| Items listed in a dataset |
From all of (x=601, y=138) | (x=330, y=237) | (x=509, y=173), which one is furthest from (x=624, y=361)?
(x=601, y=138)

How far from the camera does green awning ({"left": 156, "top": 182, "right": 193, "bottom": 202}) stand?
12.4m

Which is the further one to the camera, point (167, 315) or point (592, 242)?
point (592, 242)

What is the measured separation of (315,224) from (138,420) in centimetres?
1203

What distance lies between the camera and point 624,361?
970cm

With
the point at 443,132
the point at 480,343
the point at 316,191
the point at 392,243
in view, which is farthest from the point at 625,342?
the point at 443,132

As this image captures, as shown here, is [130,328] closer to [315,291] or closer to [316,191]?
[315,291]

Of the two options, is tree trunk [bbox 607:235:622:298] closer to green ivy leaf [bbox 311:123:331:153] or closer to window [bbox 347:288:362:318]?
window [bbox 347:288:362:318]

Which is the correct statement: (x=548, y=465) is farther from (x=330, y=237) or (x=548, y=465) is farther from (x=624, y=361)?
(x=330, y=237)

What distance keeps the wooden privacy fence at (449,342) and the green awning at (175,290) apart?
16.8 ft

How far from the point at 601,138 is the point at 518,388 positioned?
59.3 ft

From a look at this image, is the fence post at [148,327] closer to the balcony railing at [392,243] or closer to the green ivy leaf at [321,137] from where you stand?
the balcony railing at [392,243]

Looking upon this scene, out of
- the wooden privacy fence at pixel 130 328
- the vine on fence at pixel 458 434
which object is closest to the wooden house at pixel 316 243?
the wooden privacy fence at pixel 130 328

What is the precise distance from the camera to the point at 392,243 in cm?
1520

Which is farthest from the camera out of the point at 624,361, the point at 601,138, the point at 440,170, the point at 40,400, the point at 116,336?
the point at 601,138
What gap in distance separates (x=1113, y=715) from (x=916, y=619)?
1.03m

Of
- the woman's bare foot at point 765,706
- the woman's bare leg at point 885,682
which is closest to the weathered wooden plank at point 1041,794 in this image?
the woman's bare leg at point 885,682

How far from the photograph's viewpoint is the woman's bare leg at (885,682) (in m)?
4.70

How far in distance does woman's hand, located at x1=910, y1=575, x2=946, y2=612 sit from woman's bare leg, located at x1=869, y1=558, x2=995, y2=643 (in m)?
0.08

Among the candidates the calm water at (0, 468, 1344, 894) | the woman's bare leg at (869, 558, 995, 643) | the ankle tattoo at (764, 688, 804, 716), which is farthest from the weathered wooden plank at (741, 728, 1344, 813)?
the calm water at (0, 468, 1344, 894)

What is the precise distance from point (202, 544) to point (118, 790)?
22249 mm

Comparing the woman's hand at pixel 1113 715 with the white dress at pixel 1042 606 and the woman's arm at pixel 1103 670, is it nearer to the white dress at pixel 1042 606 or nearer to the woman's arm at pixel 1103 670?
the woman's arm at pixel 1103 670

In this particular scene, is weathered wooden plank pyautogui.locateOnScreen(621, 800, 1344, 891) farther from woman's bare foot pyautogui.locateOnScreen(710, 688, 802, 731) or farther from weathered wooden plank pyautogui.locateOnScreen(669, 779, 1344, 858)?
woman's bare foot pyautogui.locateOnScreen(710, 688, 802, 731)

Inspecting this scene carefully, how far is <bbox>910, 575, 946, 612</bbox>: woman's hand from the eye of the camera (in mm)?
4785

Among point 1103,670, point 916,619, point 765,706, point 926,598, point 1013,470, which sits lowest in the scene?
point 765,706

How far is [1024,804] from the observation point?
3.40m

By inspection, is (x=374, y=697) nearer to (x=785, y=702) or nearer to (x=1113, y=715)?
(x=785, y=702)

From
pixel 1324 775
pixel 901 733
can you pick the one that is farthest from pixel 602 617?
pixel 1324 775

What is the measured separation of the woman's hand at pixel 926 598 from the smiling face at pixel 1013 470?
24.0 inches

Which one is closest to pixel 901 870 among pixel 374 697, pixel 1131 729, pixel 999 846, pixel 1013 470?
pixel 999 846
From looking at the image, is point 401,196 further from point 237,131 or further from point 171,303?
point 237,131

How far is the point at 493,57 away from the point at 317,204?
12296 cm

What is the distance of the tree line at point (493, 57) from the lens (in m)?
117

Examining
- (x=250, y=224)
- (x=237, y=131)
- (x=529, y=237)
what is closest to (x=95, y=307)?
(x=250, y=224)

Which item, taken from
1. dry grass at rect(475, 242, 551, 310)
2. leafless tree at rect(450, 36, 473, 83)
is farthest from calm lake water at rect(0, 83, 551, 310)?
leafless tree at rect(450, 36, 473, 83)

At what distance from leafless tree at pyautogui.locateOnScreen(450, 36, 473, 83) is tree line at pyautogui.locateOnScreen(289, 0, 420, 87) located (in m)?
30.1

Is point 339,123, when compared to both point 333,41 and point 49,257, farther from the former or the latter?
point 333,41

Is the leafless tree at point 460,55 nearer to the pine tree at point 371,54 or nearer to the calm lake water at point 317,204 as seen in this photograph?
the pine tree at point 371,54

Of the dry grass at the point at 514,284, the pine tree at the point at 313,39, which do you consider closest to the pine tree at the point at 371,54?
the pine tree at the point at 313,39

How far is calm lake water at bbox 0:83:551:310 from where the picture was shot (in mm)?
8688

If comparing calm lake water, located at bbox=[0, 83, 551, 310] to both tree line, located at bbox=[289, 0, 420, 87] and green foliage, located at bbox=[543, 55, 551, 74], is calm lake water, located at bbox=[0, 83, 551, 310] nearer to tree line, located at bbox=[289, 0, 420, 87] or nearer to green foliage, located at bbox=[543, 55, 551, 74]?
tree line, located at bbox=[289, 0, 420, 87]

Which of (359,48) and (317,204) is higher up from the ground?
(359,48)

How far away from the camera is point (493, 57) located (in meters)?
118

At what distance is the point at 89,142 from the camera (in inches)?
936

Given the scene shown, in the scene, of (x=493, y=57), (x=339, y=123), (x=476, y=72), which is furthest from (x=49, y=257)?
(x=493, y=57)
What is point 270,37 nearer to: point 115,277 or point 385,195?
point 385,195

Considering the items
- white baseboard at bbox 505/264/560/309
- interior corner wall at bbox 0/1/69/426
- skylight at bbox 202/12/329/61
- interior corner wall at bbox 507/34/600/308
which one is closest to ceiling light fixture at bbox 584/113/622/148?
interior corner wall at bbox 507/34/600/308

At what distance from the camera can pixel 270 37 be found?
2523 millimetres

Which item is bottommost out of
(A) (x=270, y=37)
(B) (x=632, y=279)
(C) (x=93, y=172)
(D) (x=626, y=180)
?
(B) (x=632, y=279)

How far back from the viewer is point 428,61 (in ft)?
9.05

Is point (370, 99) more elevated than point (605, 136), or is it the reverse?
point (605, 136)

| What you should do |
Rewrite the data above with "green awning" changed to "green canopy" everywhere it occurs, leaving the rest unchanged.

| Written reply |
From all of (x=601, y=138) | (x=330, y=237) | (x=509, y=173), which one is furthest from (x=624, y=361)?
(x=601, y=138)

How far from the camera does green canopy ({"left": 156, "top": 182, "right": 193, "bottom": 202}) stand?
12.4m

Which is the further one to the camera, point (167, 315) or point (592, 242)?
point (592, 242)

What is the measured separation of (315,224) from (138,420) in centimetres?
1203

What distance lies between the camera and point 624,361?
970cm

With
the point at 443,132
the point at 480,343
the point at 316,191
the point at 392,243
in view, which is farthest from the point at 625,342?
the point at 443,132

As this image captures, as shown here, is [130,328] closer to [315,291] or closer to [316,191]?
[315,291]

Of the two options, is tree trunk [bbox 607:235:622:298] closer to green ivy leaf [bbox 311:123:331:153] or closer to window [bbox 347:288:362:318]?
window [bbox 347:288:362:318]

Which is the correct statement: (x=548, y=465) is farther from (x=330, y=237) or (x=548, y=465) is farther from (x=624, y=361)?
(x=330, y=237)

What distance keeps the wooden privacy fence at (449,342) and the green canopy at (175,290) apart?
16.8 ft

How far from the point at 601,138 is the point at 518,388 positioned?
59.3 ft

From a look at this image, is the fence post at [148,327] closer to the balcony railing at [392,243] or closer to the green ivy leaf at [321,137] from where you stand?
the balcony railing at [392,243]

Looking upon this scene, out of
- the wooden privacy fence at pixel 130 328
- the vine on fence at pixel 458 434
which object is closest to the wooden house at pixel 316 243?
the wooden privacy fence at pixel 130 328

What is the precise distance from the camera to the point at 392,243 in cm?
1520

Which is farthest from the camera out of the point at 624,361, the point at 601,138, the point at 440,170, the point at 40,400, the point at 116,336?
the point at 601,138
What gap in distance separates (x=1113, y=715) from (x=916, y=619)?
1.03m

Of
- the woman's bare foot at point 765,706
- the woman's bare leg at point 885,682
which is closest to the weathered wooden plank at point 1041,794 in this image?
the woman's bare leg at point 885,682

How far from the photograph's viewpoint is the woman's bare leg at (885,682) (in m)?
4.70

How far in distance does woman's hand, located at x1=910, y1=575, x2=946, y2=612 sit from woman's bare leg, located at x1=869, y1=558, x2=995, y2=643 (in m)?
0.08

Among the candidates the calm water at (0, 468, 1344, 894) | the woman's bare leg at (869, 558, 995, 643) | the ankle tattoo at (764, 688, 804, 716), which is farthest from the weathered wooden plank at (741, 728, 1344, 813)?
the calm water at (0, 468, 1344, 894)

What is the precise distance from point (202, 544) to point (118, 790)?
22249 mm

Comparing the woman's hand at pixel 1113 715 with the white dress at pixel 1042 606 and the woman's arm at pixel 1103 670, is it nearer to the white dress at pixel 1042 606 or nearer to the woman's arm at pixel 1103 670?
the woman's arm at pixel 1103 670

In this particular scene, is weathered wooden plank pyautogui.locateOnScreen(621, 800, 1344, 891) farther from woman's bare foot pyautogui.locateOnScreen(710, 688, 802, 731) or farther from weathered wooden plank pyautogui.locateOnScreen(669, 779, 1344, 858)?
woman's bare foot pyautogui.locateOnScreen(710, 688, 802, 731)

Inspecting this scene carefully, how far is <bbox>910, 575, 946, 612</bbox>: woman's hand from the eye of the camera (in mm)?
4785

Among point 1103,670, point 916,619, point 765,706, point 926,598, point 1013,470, which sits lowest in the scene?
point 765,706

How far is [1024,804] from the observation point?
3.40m

By inspection, is (x=374, y=697) nearer to (x=785, y=702) or nearer to (x=1113, y=715)?
(x=785, y=702)

From
pixel 1324 775
pixel 901 733
can you pick the one that is farthest from pixel 602 617?
pixel 1324 775

What is the measured separation of the woman's hand at pixel 926 598 from the smiling face at pixel 1013 470?
24.0 inches

Which one is closest to pixel 901 870 among pixel 374 697, pixel 1131 729, pixel 999 846, pixel 1013 470?
pixel 999 846
From looking at the image, is point 401,196 further from point 237,131 or further from point 171,303?
point 237,131

How far is the point at 493,57 away from the point at 317,204?
12296 cm

What is the distance of the tree line at point (493, 57) from the lens (in m)?
117

Examining
- (x=250, y=224)
- (x=237, y=131)
- (x=529, y=237)
what is closest to (x=95, y=307)?
(x=250, y=224)

Which item, taken from
1. dry grass at rect(475, 242, 551, 310)
2. leafless tree at rect(450, 36, 473, 83)
is farthest from calm lake water at rect(0, 83, 551, 310)?
leafless tree at rect(450, 36, 473, 83)

At what distance from leafless tree at pyautogui.locateOnScreen(450, 36, 473, 83) is tree line at pyautogui.locateOnScreen(289, 0, 420, 87) located (in m)?
30.1

Is point 339,123, when compared to both point 333,41 and point 49,257, farther from the former or the latter?
point 333,41

Is the leafless tree at point 460,55 nearer to the pine tree at point 371,54 or nearer to the calm lake water at point 317,204 as seen in this photograph?
the pine tree at point 371,54

Of the dry grass at the point at 514,284, the pine tree at the point at 313,39, which do you consider closest to the pine tree at the point at 371,54?
the pine tree at the point at 313,39

How far is calm lake water at bbox 0:83:551:310 from where the picture was shot (in mm)?
8688

If comparing calm lake water, located at bbox=[0, 83, 551, 310] to both tree line, located at bbox=[289, 0, 420, 87] and green foliage, located at bbox=[543, 55, 551, 74], is calm lake water, located at bbox=[0, 83, 551, 310] nearer to tree line, located at bbox=[289, 0, 420, 87] or nearer to green foliage, located at bbox=[543, 55, 551, 74]?
tree line, located at bbox=[289, 0, 420, 87]

Which of (359,48) and (317,204) is higher up from the ground?
(359,48)

How far away from the camera is point (493, 57) located (in meters)?
118

At what distance is the point at 89,142 from the camera (in inches)?
936

Given the scene shown, in the scene, of (x=493, y=57), (x=339, y=123), (x=476, y=72), which is furthest from (x=49, y=257)?
(x=493, y=57)
What is point 270,37 nearer to: point 115,277 or point 385,195?
point 385,195

Considering the items
- white baseboard at bbox 505/264/560/309
- interior corner wall at bbox 0/1/69/426
- skylight at bbox 202/12/329/61
- interior corner wall at bbox 507/34/600/308
which one is closest to ceiling light fixture at bbox 584/113/622/148?
interior corner wall at bbox 507/34/600/308

At what distance from the camera can pixel 270 37 be found?
2523 millimetres

Which item is bottommost out of
(A) (x=270, y=37)
(B) (x=632, y=279)
(C) (x=93, y=172)
(D) (x=626, y=180)
?
(B) (x=632, y=279)

How far back from the viewer is point 428,61 (in ft)?
9.05

Is point (370, 99) more elevated than point (605, 136), or is it the reverse?
point (605, 136)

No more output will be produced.